The background for this decision is the intersection between federal law governing drug labeling and state product liability and negligence law. The FDA pre-approval process requires a branded drug company to show that its label is accurate and adequate. Post-approval, the drug company has the authority and obligation, under certain circumstances, to add to or strengthen a drug’s label to maintain that accuracy and adequacy. A generic drug company, on the other hand, is required to use the branded-drug company’s label without deviation, and must update its label if the branded-drug’s label is updated.
Some plaintiffs have argued that consumers of a generic drug may rely on the label provided by the branded-drug manufacturer even though they may actually ingest a drug from a generic-drug manufacturer. Since product liability law generally only permits an action by the injured plaintiff against the company that supplies the product, these plaintiffs argue, the consumer of a generic-drug that is injured by relying on an inaccurate label is in the position of being unable to sue the generic manufacturer because she’s not relying on it for the label, but unable to sue the branded manufacturer because she did not buy the product from it.
While most courts that have considered this argument have rejected it, the Massachusetts Supreme Judicial Court reached an opposite conclusion by resorting to the law of negligence. In Rafferty, a consumer of a generic drug suffered side effects that worsened after the consumer weaned himself off the drug. The branded label and the identical generic label warned of the side effects, but stated that they would resolve after discontinued use. The consumer alleged that by the time he began using the drug, reports already existed of the persistent side-effects and that the branded manufacturer had already changed the label in certain foreign markets, but not in the U.S.

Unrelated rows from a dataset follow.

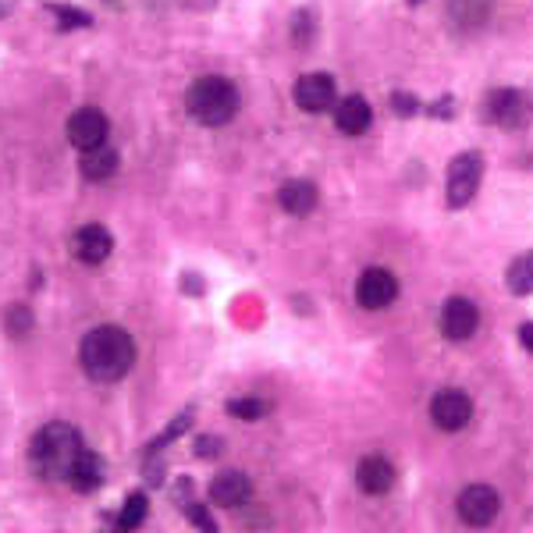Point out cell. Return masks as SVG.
Instances as JSON below:
<instances>
[{"label": "cell", "mask_w": 533, "mask_h": 533, "mask_svg": "<svg viewBox=\"0 0 533 533\" xmlns=\"http://www.w3.org/2000/svg\"><path fill=\"white\" fill-rule=\"evenodd\" d=\"M278 203H281V210L291 214V217H306V214L317 210L320 193H317L313 182H306V178H291V182H285V186L278 189Z\"/></svg>", "instance_id": "9a60e30c"}, {"label": "cell", "mask_w": 533, "mask_h": 533, "mask_svg": "<svg viewBox=\"0 0 533 533\" xmlns=\"http://www.w3.org/2000/svg\"><path fill=\"white\" fill-rule=\"evenodd\" d=\"M455 509H459V519H462L466 527H490V523L498 519L501 498H498V490H494V487L470 484L462 494H459Z\"/></svg>", "instance_id": "8992f818"}, {"label": "cell", "mask_w": 533, "mask_h": 533, "mask_svg": "<svg viewBox=\"0 0 533 533\" xmlns=\"http://www.w3.org/2000/svg\"><path fill=\"white\" fill-rule=\"evenodd\" d=\"M110 249H114V239H110V232H107L103 224H82V228L71 235V256H75L79 263H86V267L103 263V260L110 256Z\"/></svg>", "instance_id": "7c38bea8"}, {"label": "cell", "mask_w": 533, "mask_h": 533, "mask_svg": "<svg viewBox=\"0 0 533 533\" xmlns=\"http://www.w3.org/2000/svg\"><path fill=\"white\" fill-rule=\"evenodd\" d=\"M228 413H232L235 420H263V416L271 413V405H267L263 398H232V402H228Z\"/></svg>", "instance_id": "603a6c76"}, {"label": "cell", "mask_w": 533, "mask_h": 533, "mask_svg": "<svg viewBox=\"0 0 533 533\" xmlns=\"http://www.w3.org/2000/svg\"><path fill=\"white\" fill-rule=\"evenodd\" d=\"M391 110L402 114V118H413V114L420 110V103H416L413 93H395V97H391Z\"/></svg>", "instance_id": "83f0119b"}, {"label": "cell", "mask_w": 533, "mask_h": 533, "mask_svg": "<svg viewBox=\"0 0 533 533\" xmlns=\"http://www.w3.org/2000/svg\"><path fill=\"white\" fill-rule=\"evenodd\" d=\"M431 420H434L441 431H448V434H455V431H462L470 420H473V402H470V395L466 391H437L434 402H431Z\"/></svg>", "instance_id": "ba28073f"}, {"label": "cell", "mask_w": 533, "mask_h": 533, "mask_svg": "<svg viewBox=\"0 0 533 533\" xmlns=\"http://www.w3.org/2000/svg\"><path fill=\"white\" fill-rule=\"evenodd\" d=\"M82 178L86 182H107V178H114V171H118V149H110V146H93V149H82Z\"/></svg>", "instance_id": "d6986e66"}, {"label": "cell", "mask_w": 533, "mask_h": 533, "mask_svg": "<svg viewBox=\"0 0 533 533\" xmlns=\"http://www.w3.org/2000/svg\"><path fill=\"white\" fill-rule=\"evenodd\" d=\"M455 110V100L452 97H441L437 103H427V114H434V118H448Z\"/></svg>", "instance_id": "f546056e"}, {"label": "cell", "mask_w": 533, "mask_h": 533, "mask_svg": "<svg viewBox=\"0 0 533 533\" xmlns=\"http://www.w3.org/2000/svg\"><path fill=\"white\" fill-rule=\"evenodd\" d=\"M182 509H186V516H189V519H193V523L203 533H217V523H214V516H210V512H206L203 505H193V501H186Z\"/></svg>", "instance_id": "484cf974"}, {"label": "cell", "mask_w": 533, "mask_h": 533, "mask_svg": "<svg viewBox=\"0 0 533 533\" xmlns=\"http://www.w3.org/2000/svg\"><path fill=\"white\" fill-rule=\"evenodd\" d=\"M79 363L86 370L90 381L97 385H114L121 381L132 363H136V341L125 328H114V324H103L93 328L82 345H79Z\"/></svg>", "instance_id": "6da1fadb"}, {"label": "cell", "mask_w": 533, "mask_h": 533, "mask_svg": "<svg viewBox=\"0 0 533 533\" xmlns=\"http://www.w3.org/2000/svg\"><path fill=\"white\" fill-rule=\"evenodd\" d=\"M189 424H193V413H182V416H178V420H175V424H171V427H167L164 434H160L157 441H153V444H149V452H157V448H164L167 441H175V437L182 434V431H186Z\"/></svg>", "instance_id": "4316f807"}, {"label": "cell", "mask_w": 533, "mask_h": 533, "mask_svg": "<svg viewBox=\"0 0 533 533\" xmlns=\"http://www.w3.org/2000/svg\"><path fill=\"white\" fill-rule=\"evenodd\" d=\"M239 90L224 75H203L195 79L186 93V110L195 125L203 128H221L239 114Z\"/></svg>", "instance_id": "3957f363"}, {"label": "cell", "mask_w": 533, "mask_h": 533, "mask_svg": "<svg viewBox=\"0 0 533 533\" xmlns=\"http://www.w3.org/2000/svg\"><path fill=\"white\" fill-rule=\"evenodd\" d=\"M103 477H107L103 459H100L97 452L82 448V455L75 459V466H71V473H68V484L75 487V490H82V494H90V490H97V487L103 484Z\"/></svg>", "instance_id": "ac0fdd59"}, {"label": "cell", "mask_w": 533, "mask_h": 533, "mask_svg": "<svg viewBox=\"0 0 533 533\" xmlns=\"http://www.w3.org/2000/svg\"><path fill=\"white\" fill-rule=\"evenodd\" d=\"M335 97H338L335 79L324 75V71H309V75H302V79L295 82V103H299L306 114H324V110L335 103Z\"/></svg>", "instance_id": "8fae6325"}, {"label": "cell", "mask_w": 533, "mask_h": 533, "mask_svg": "<svg viewBox=\"0 0 533 533\" xmlns=\"http://www.w3.org/2000/svg\"><path fill=\"white\" fill-rule=\"evenodd\" d=\"M494 0H448V25L455 33H477L490 22Z\"/></svg>", "instance_id": "5bb4252c"}, {"label": "cell", "mask_w": 533, "mask_h": 533, "mask_svg": "<svg viewBox=\"0 0 533 533\" xmlns=\"http://www.w3.org/2000/svg\"><path fill=\"white\" fill-rule=\"evenodd\" d=\"M195 455H199V459H214V455H221V437L203 434L199 441H195Z\"/></svg>", "instance_id": "f1b7e54d"}, {"label": "cell", "mask_w": 533, "mask_h": 533, "mask_svg": "<svg viewBox=\"0 0 533 533\" xmlns=\"http://www.w3.org/2000/svg\"><path fill=\"white\" fill-rule=\"evenodd\" d=\"M249 494H252V481L245 477L243 470H224L210 484V501L221 505V509H239V505L249 501Z\"/></svg>", "instance_id": "4fadbf2b"}, {"label": "cell", "mask_w": 533, "mask_h": 533, "mask_svg": "<svg viewBox=\"0 0 533 533\" xmlns=\"http://www.w3.org/2000/svg\"><path fill=\"white\" fill-rule=\"evenodd\" d=\"M481 178H484V157L477 153V149H466V153H459L452 164H448V206L452 210H459V206H466L477 189H481Z\"/></svg>", "instance_id": "5b68a950"}, {"label": "cell", "mask_w": 533, "mask_h": 533, "mask_svg": "<svg viewBox=\"0 0 533 533\" xmlns=\"http://www.w3.org/2000/svg\"><path fill=\"white\" fill-rule=\"evenodd\" d=\"M82 448H86L82 434L71 424L53 420L47 427H40L36 437H33V444H29V466H33V473L40 481H50V484L68 481V473H71L75 459L82 455Z\"/></svg>", "instance_id": "7a4b0ae2"}, {"label": "cell", "mask_w": 533, "mask_h": 533, "mask_svg": "<svg viewBox=\"0 0 533 533\" xmlns=\"http://www.w3.org/2000/svg\"><path fill=\"white\" fill-rule=\"evenodd\" d=\"M477 328H481V309H477L470 299L455 295V299L444 302V309H441V335H444V338L466 341L477 335Z\"/></svg>", "instance_id": "30bf717a"}, {"label": "cell", "mask_w": 533, "mask_h": 533, "mask_svg": "<svg viewBox=\"0 0 533 533\" xmlns=\"http://www.w3.org/2000/svg\"><path fill=\"white\" fill-rule=\"evenodd\" d=\"M519 341L533 352V324H523V328H519Z\"/></svg>", "instance_id": "4dcf8cb0"}, {"label": "cell", "mask_w": 533, "mask_h": 533, "mask_svg": "<svg viewBox=\"0 0 533 533\" xmlns=\"http://www.w3.org/2000/svg\"><path fill=\"white\" fill-rule=\"evenodd\" d=\"M481 110H484V118L490 125H498L505 132L527 128L533 118V103L523 90H494V93H487Z\"/></svg>", "instance_id": "277c9868"}, {"label": "cell", "mask_w": 533, "mask_h": 533, "mask_svg": "<svg viewBox=\"0 0 533 533\" xmlns=\"http://www.w3.org/2000/svg\"><path fill=\"white\" fill-rule=\"evenodd\" d=\"M509 291H516V295H530L533 291V252L527 256H519L512 267H509Z\"/></svg>", "instance_id": "44dd1931"}, {"label": "cell", "mask_w": 533, "mask_h": 533, "mask_svg": "<svg viewBox=\"0 0 533 533\" xmlns=\"http://www.w3.org/2000/svg\"><path fill=\"white\" fill-rule=\"evenodd\" d=\"M4 331H7L11 338H25V335L33 331V313H29V306H7V309H4Z\"/></svg>", "instance_id": "7402d4cb"}, {"label": "cell", "mask_w": 533, "mask_h": 533, "mask_svg": "<svg viewBox=\"0 0 533 533\" xmlns=\"http://www.w3.org/2000/svg\"><path fill=\"white\" fill-rule=\"evenodd\" d=\"M370 121H374V110L363 97H345L335 107V125L345 136H363L370 128Z\"/></svg>", "instance_id": "e0dca14e"}, {"label": "cell", "mask_w": 533, "mask_h": 533, "mask_svg": "<svg viewBox=\"0 0 533 533\" xmlns=\"http://www.w3.org/2000/svg\"><path fill=\"white\" fill-rule=\"evenodd\" d=\"M53 14L61 18V29H79V25H90V14H86V11H71L68 4H53Z\"/></svg>", "instance_id": "d4e9b609"}, {"label": "cell", "mask_w": 533, "mask_h": 533, "mask_svg": "<svg viewBox=\"0 0 533 533\" xmlns=\"http://www.w3.org/2000/svg\"><path fill=\"white\" fill-rule=\"evenodd\" d=\"M409 4H413V7H416V4H424V0H409Z\"/></svg>", "instance_id": "1f68e13d"}, {"label": "cell", "mask_w": 533, "mask_h": 533, "mask_svg": "<svg viewBox=\"0 0 533 533\" xmlns=\"http://www.w3.org/2000/svg\"><path fill=\"white\" fill-rule=\"evenodd\" d=\"M146 512H149V501H146V494H128L125 498V509L118 512V530L128 533V530H139L146 519Z\"/></svg>", "instance_id": "ffe728a7"}, {"label": "cell", "mask_w": 533, "mask_h": 533, "mask_svg": "<svg viewBox=\"0 0 533 533\" xmlns=\"http://www.w3.org/2000/svg\"><path fill=\"white\" fill-rule=\"evenodd\" d=\"M110 136V121L107 114L97 110V107H79L71 118H68V143L75 149H93V146H103Z\"/></svg>", "instance_id": "9c48e42d"}, {"label": "cell", "mask_w": 533, "mask_h": 533, "mask_svg": "<svg viewBox=\"0 0 533 533\" xmlns=\"http://www.w3.org/2000/svg\"><path fill=\"white\" fill-rule=\"evenodd\" d=\"M356 484L366 494H388L395 487V466H391L385 455H366L356 470Z\"/></svg>", "instance_id": "2e32d148"}, {"label": "cell", "mask_w": 533, "mask_h": 533, "mask_svg": "<svg viewBox=\"0 0 533 533\" xmlns=\"http://www.w3.org/2000/svg\"><path fill=\"white\" fill-rule=\"evenodd\" d=\"M398 299V278L385 267H370L356 281V302L363 309H385Z\"/></svg>", "instance_id": "52a82bcc"}, {"label": "cell", "mask_w": 533, "mask_h": 533, "mask_svg": "<svg viewBox=\"0 0 533 533\" xmlns=\"http://www.w3.org/2000/svg\"><path fill=\"white\" fill-rule=\"evenodd\" d=\"M313 33H317V14L313 11H299L291 18V40H295V47H309L313 43Z\"/></svg>", "instance_id": "cb8c5ba5"}]
</instances>
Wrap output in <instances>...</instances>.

In reviewing the dismissal of state court claims against the branded manufacturer, the appellate court noted that while product liability law requires a consumer/plaintiff to have purchased the defendant’s product, no such requirement exists in the general law of negligence. Instead, a defendant can be liable for negligence to one to whom it owes a duty, and a duty can be owed to anyone foreseeably endangered by its conduct, subject to public policy considerations as to particular claims. The court found that consumers of generics are foreseeably endangered by the inaccurate labeling of branded drug companies. However, the court also found that imposing negligence liability on branded-companies for the labeling of generics, which are generally released years after the branded-drug first comes to market and during a period when branded sales would be diminished, would risk chilling drug innovation. The court struck what it believed was a balance, holding that the branded manufacturer has liability for generics, but only for grossly negligent or reckless labeling that ignores an unreasonable risk of death or grave bodily harm.
It remains to be seen whether this expansion of so-called innovator liability for branded-drug manufacturers, which has the real potential to increase long-term litigation costs, will remain the minority view among courts, or whether it portends a shift in favor of increased liability risks for branded-drug makers.